И действительно, когда, поднявшись на самую вершину колокольни, попадаем на гранитную площадку, где висит на толстых стальных балках колокол, объемом своим не меньше нашей комнаты, — я искренне прихожу в изумление.
— А как же можно было поднять это? — спрашиваю я.
— С помощью господней все возможно, — отвечает звонарь.
Я стою перед узким полукругом каменного просвета и вижу всю Москву. Колоссальный город, широко разметавшись, поблескивает множеством огней и чарует глаз.
Долго сидим мы с Владимиром Степановичем на низенькой каменной скамеечке и ждем момента, когда нужна будет ударить в большой колокол. Толстый канат, привязанный к огромному многопудовому языку колокола, лежит тут же, на скамье. Большие серебряные часы лежат
— Еще две минуты…
К нам приходят два помощника звонаря и берут канат в руки.
Владимир Степанович идет к просвету и впивается глазами в темноту теплой весенней ночи.

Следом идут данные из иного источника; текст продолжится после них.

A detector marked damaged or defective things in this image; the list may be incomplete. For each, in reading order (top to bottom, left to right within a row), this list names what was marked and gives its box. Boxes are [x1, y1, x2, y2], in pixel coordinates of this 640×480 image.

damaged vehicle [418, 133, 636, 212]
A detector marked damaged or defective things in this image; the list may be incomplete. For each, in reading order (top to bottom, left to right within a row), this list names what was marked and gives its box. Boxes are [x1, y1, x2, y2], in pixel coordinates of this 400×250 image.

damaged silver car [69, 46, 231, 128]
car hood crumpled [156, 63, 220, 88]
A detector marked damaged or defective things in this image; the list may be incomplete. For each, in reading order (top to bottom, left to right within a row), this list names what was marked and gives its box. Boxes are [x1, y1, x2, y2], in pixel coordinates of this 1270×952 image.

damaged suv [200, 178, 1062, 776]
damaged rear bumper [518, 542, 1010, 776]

Он оборачивается и делает знак рукой.
Звонари раскачивают язык колокола, и после третьего движения раздается невыразимый, непередаваемый медный густой гул. Я мгновенно глохну, все мое существо заполняется этим гулом.

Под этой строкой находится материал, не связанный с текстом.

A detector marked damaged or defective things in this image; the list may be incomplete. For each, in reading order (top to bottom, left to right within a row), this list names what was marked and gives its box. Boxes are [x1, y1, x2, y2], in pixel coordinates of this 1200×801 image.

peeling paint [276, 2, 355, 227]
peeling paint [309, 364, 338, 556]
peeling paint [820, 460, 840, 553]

Проходят два-три мгновенья, и нашему колоколу начинают отвечать сотни колоколов московских церквей.
Медные крики шумными волнами несутся в темноте тихой ночи и так кричат, так вопят, что я всерьез начинаю верить, что в небесах не могут не услышать этих призывных металлических криков.
Я стою у просвета и хорошо вижу широко раскрытые врата Успенского собора. Оттуда вытекают густые волны людей. Это человеческое море ширится, растягивается н волнуется. В него со всех сторон Кремля вливаются новые человеческие громады, и образуется один сплошной черный океан, осыпанный множеством золотых звезд — горящих свечей.
Быстро спускаюсь, с колокольни, чтобы влиться в крестный ход.
Я — наивный мальчик — убежден, что в этот день в Москве не найти ни одного голодного. У самых бедных людей на столах красуются творожные пасхи и пышные высокие куличи, украшенные искусственными цветами и сахарными барашками. Перед моими глазами проходят бесконечные ряды женщин и мужчин с белыми узелками, наполненными куличами, пасхами и крашеными яйцами.
Между рядами медленно плывут священники и дьяконы, окропляют эти праздничные яства «святой» водой, и обыватели — радостные и счастливые торопливо расходятся по домам, где их ждут малые дети и дряхлые старики.
И так всюду — от самых низких, сырых подвалов до господских бельэтажей в холодных чердаков столичной бедноты. Разговляются все. Сегодня тот праздник, когда люди близко подходят друг к другу и считают себя братьями одной великой человеческой семьи.
Мы — я и Саша — разговляемся у Протопоповых.
Нежная розовая заря играет на высоких золотых куполах церквей, когда мы с Сашей приближаемся к дому моего крестного отца.
Входим, попадаем в столовую, ярко освещенную, с длинным развернутым столом на тридцать шесть персон.
И чего только нет на этом столе! Всевозможные водки, вина, ликеры, разные закуски, колбасы, рыбы, телятина, окорока — всего не перечесть. За столом уже сидит вся родня Протопоповых, но самого хозяина нет, как нет и Николая Беляева. Они где-то разъезжают по богатым домам и славят Христа. Елена Ивановна крепко обнимает меня, христосуется по всем правилам: трижды, а в последний раз, должно быть, нечаянно, слегка кусает мою нижнюю губу. Замечаю в ее голубых глазах теплые сверкающие точечки.
Солнце уже высоко, когда мы с Сашей возвращаемся домой, чувствую себя усталым и, сказать откровенно, объевшимся. Я перегружен небывалыми в моей жизни впечатлениями, и мне хочется остаться одному и хорошенько во всем разобраться.